Given passage:
Asking Questions and Handing Out Cookies

Today in first period we had a discussion on exchange rates of currency in other countries.   Our teacher talked about it for a while and showed us a website where we could calculate different exchange rates.  She showed us various graphs of the changes in time of the value of a certain currency, and it was interesting to me.  I had some questions in my head, but I wasn’t sure if they were dumb or good questions.

Near the end of her discussion, I thought about my questions.  When I started to seriously consider asking them, my heart pounded like crazy!

And I decided to ask anyways.  🙂

Apparently they were good questions because she thought about them for a while and then talked about them for a long time.  I think she was glad that I was really paying attention and thinking about what she was saying, since a majority of our class didn’t seem to be listening.

In second period, I took a Photoshop certification test and was the second in all my teacher’s classes to pass it!  I talked to my teacher quite a bit, and she said she was proud of me.  The test had a lot of problems and had ridiculously slow loading time, so much so that errors often popped up and it skipped questions.  I was surprised that I still was able to pass even with all those difficulties with the test.

I have third period with the same teacher, so I ended up staying in my same seat as I have second period as I was finishing up that test (even though I normally sit in a different seat third period).  It took over an hour to get through because of how slow it was.  Since I was in a different seat, someone different sat next to me.  I don’t know her well but I know that she’s very nice.  I talked to her a little about the dance tonight and she showed me a picture of her dress on her phone.  After I finished taking the test, we helped each other out with a Photoshop project we were all working on together as a class.  One of my friends, Sue, had brought me cookies and a really nice card that morning for my birthday (since it’s on Sunday).  I offered the girl I was sitting next to one of the cookies, and she smiled and said thank you.  She then told me happy birthday and we talked about turning 18.

When I saw Sue later I offered her one of her own cookies, and she was eager to have one too.  Later in 5th period I gave another cookie to my lab partner Ben and he apparently liked it a lot because he was acting silly and dancing after I gave it to him.

Several people wished me happy birthday throughout the day, and it was nice.  I had a pretty good day, and I’m looking forward to the weekend!

Brief 1: Write out the part of the school-day post between "Apparently they were" and "with the test.", inclusive.
Brief 2:
Answer these questions from the school-day post:
(a) What could the class calculate on the website the teacher showed in first period?
(b) What kind of certification test did the writer take in second period?
(c) Who got a cookie from the writer in 5th period?
You won't need the entries that follow the school-day post.

Stored items:

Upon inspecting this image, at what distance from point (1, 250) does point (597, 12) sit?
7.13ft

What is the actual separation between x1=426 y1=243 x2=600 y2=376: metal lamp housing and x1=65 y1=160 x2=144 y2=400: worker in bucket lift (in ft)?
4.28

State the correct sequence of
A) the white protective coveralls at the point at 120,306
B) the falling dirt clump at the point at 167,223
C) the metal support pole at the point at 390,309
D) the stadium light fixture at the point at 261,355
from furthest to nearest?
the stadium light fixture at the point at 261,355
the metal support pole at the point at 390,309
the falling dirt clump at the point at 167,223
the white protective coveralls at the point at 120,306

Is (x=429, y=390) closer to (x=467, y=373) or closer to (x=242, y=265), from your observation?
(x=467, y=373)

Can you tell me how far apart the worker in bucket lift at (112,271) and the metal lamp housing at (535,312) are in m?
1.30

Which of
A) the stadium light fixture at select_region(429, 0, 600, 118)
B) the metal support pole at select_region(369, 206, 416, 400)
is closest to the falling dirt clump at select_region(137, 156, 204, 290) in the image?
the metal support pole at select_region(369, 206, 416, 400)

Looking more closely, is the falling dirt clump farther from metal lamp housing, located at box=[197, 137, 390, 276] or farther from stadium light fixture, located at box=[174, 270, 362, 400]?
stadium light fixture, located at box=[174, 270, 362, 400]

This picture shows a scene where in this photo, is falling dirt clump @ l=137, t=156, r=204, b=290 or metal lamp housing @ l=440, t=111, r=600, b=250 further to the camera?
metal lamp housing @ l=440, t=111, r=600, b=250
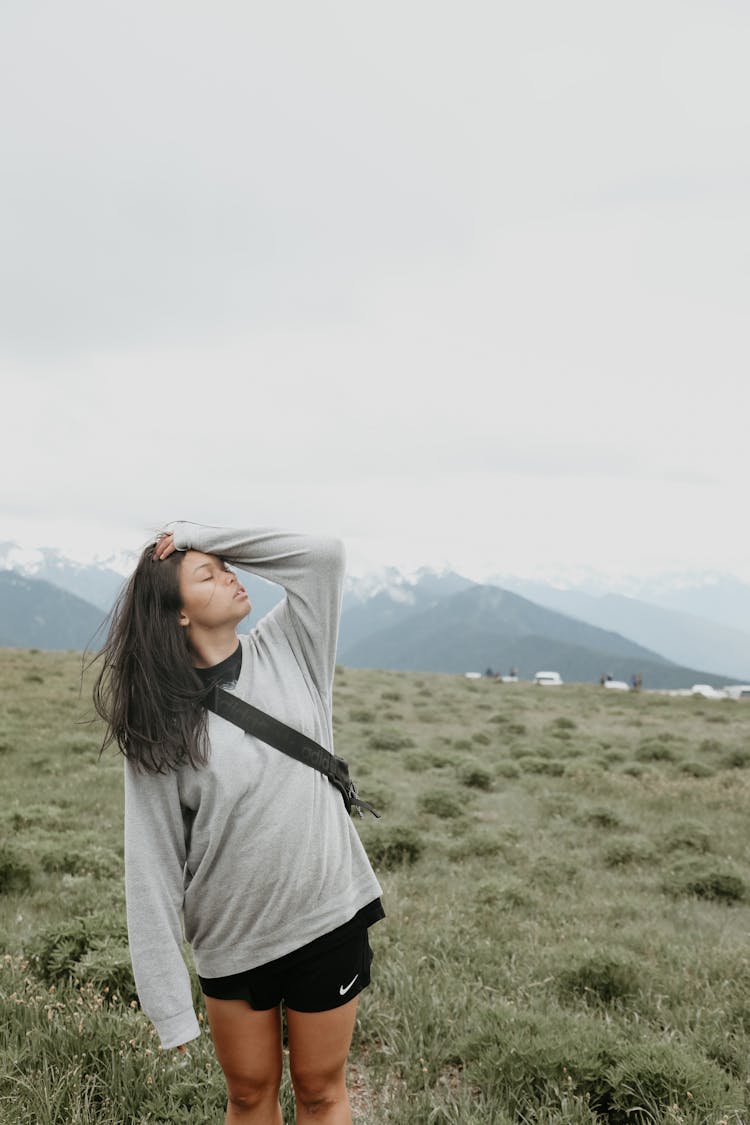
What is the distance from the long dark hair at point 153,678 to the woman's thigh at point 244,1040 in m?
0.97

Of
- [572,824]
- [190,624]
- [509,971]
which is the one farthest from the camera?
[572,824]

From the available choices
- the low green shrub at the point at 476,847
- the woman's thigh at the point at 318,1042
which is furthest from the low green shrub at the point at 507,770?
the woman's thigh at the point at 318,1042

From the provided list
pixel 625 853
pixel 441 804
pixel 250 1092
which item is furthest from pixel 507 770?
pixel 250 1092

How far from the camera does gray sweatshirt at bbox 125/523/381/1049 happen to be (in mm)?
2639

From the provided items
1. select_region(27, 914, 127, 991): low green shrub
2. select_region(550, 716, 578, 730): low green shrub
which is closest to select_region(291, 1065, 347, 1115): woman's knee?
select_region(27, 914, 127, 991): low green shrub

Your solution 1:
Apparently they were good questions because she thought about them for a while and then talked about them for a long time.  I think she was glad that I was really paying attention and thinking about what she was saying, since a majority of our class didn’t seem to be listening.

In second period, I took a Photoshop certification test and was the second in all my teacher’s classes to pass it!  I talked to my teacher quite a bit, and she said she was proud of me.  The test had a lot of problems and had ridiculously slow loading time, so much so that errors often popped up and it skipped questions.  I was surprised that I still was able to pass even with all those difficulties with the test.

Your solution 2:
(a) Different exchange rates.
(b) A Photoshop certification test.
(c) The writer's lab partner, Ben.